En tenant compte du fait que l’Afrique abrite 16 % de la population de la planète, la conclusion est sans appel : l’assurance constitue incontestablement le parent pauvre de la finance dans cette partie du globe. Il s’agit d’une situation qui peut sembler totalement paradoxale, sur un continent où se prémunir contre les risques sanitaires, économiques ou liés à l’instabilité politique devrait être perçu comme une absolue priorité, aussi bien par les particuliers que les entreprises. Plusieurs facteurs peuvent expliquer l’immense faiblesse des taux de pénétration des assurances (inférieurs, le plus souvent, à 1,5 % du PIB local) dans des pays d’Afrique subsaharienne où les nations francophones accusent un retard conséquent par rapport à l’Afrique du sud, au Ghana, au Kenya et au Nigeria.

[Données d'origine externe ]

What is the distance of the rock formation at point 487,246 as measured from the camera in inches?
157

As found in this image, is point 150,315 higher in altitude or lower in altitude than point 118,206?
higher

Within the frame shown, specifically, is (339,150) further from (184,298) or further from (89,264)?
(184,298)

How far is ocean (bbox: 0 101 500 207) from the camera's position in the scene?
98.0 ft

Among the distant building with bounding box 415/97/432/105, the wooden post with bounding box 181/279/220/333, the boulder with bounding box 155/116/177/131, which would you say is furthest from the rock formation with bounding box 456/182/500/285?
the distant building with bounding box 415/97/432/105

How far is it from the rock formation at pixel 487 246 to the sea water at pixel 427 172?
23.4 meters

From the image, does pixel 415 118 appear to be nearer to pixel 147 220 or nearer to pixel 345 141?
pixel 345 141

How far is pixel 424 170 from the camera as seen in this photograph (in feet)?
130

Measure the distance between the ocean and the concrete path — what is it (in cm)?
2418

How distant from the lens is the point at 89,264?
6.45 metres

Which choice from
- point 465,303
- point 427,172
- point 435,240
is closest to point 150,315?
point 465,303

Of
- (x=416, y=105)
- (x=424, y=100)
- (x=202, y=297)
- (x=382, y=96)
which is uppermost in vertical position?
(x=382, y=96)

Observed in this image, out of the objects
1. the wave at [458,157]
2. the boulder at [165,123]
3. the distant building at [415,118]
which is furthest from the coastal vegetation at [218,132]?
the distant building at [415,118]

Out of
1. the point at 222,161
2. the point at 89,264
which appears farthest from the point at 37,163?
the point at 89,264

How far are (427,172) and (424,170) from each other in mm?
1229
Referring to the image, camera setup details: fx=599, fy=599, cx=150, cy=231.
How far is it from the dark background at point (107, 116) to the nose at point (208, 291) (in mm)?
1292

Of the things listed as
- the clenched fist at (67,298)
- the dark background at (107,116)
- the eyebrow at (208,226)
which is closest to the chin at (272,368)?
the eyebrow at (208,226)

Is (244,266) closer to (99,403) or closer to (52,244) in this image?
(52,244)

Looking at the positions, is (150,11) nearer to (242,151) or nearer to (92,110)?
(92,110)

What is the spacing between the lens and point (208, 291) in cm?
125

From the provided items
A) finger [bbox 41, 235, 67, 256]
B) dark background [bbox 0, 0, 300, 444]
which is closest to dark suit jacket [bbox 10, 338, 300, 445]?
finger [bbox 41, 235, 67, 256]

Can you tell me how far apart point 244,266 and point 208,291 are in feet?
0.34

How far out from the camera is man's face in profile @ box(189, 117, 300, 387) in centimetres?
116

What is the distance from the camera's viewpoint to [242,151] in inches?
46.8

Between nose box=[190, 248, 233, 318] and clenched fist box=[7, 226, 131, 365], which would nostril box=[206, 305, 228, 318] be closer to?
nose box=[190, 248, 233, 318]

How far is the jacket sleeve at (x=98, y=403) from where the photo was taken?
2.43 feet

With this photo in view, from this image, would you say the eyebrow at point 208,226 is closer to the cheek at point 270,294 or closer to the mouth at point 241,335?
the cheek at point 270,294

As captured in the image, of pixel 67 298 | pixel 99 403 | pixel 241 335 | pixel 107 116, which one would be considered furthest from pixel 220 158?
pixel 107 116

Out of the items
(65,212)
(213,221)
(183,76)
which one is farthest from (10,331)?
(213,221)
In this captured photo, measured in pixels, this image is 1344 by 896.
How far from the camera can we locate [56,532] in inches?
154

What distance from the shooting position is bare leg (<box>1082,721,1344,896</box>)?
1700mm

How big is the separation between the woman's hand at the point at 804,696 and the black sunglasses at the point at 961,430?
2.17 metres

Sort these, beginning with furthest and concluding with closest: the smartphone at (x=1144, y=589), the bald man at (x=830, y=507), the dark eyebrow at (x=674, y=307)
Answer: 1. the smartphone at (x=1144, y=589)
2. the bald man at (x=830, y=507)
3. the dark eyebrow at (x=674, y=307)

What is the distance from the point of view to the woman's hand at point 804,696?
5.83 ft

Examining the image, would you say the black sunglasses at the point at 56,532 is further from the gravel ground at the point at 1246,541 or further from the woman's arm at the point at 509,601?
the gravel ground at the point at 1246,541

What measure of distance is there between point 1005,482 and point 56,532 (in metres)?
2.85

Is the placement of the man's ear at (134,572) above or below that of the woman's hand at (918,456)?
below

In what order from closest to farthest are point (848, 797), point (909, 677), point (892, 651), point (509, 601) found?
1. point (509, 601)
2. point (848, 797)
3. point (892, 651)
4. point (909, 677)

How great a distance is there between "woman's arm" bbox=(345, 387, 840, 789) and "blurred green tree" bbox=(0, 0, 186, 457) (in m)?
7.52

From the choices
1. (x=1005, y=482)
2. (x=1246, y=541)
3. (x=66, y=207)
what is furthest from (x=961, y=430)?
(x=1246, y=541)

Des raisons d’abord économiques
Avec une moyenne de 40 à 45 % de sa population vivant avec moins de 1,25 dollars par jour, l’Afrique subsaharienne reste l’endroit de la planète où l’extrême pauvreté se combat avec le moins d’efficacité…. En conséquence, beaucoup de compagnies d’assurance, et les produits qu’elles proposent, sont encore très souvent considérés comme élitistes, difficilement accessibles et non adaptés aux réalités de la vie quotidienne de la population.
Des freins « sociaux »
Pêle-mêle, seront cités :
- l’omniprésence des phénomènes de solidarité de proximité (gravitant principalement autour du cadre familial) qui, d’une certaine manière, concurrence les produits « IARD».
- la place fondamentale de la religion dans la vie de tous les jours de l’africain moyen. Ainsi « c’est entre les mains de Dieu » revient souvent comme un argument pour ne pas souscrire à une police d’assurance santé.
- le choix incontestable de la «pierre» ou de la «terre» comme placement de référence plutôt que l’épargne financière.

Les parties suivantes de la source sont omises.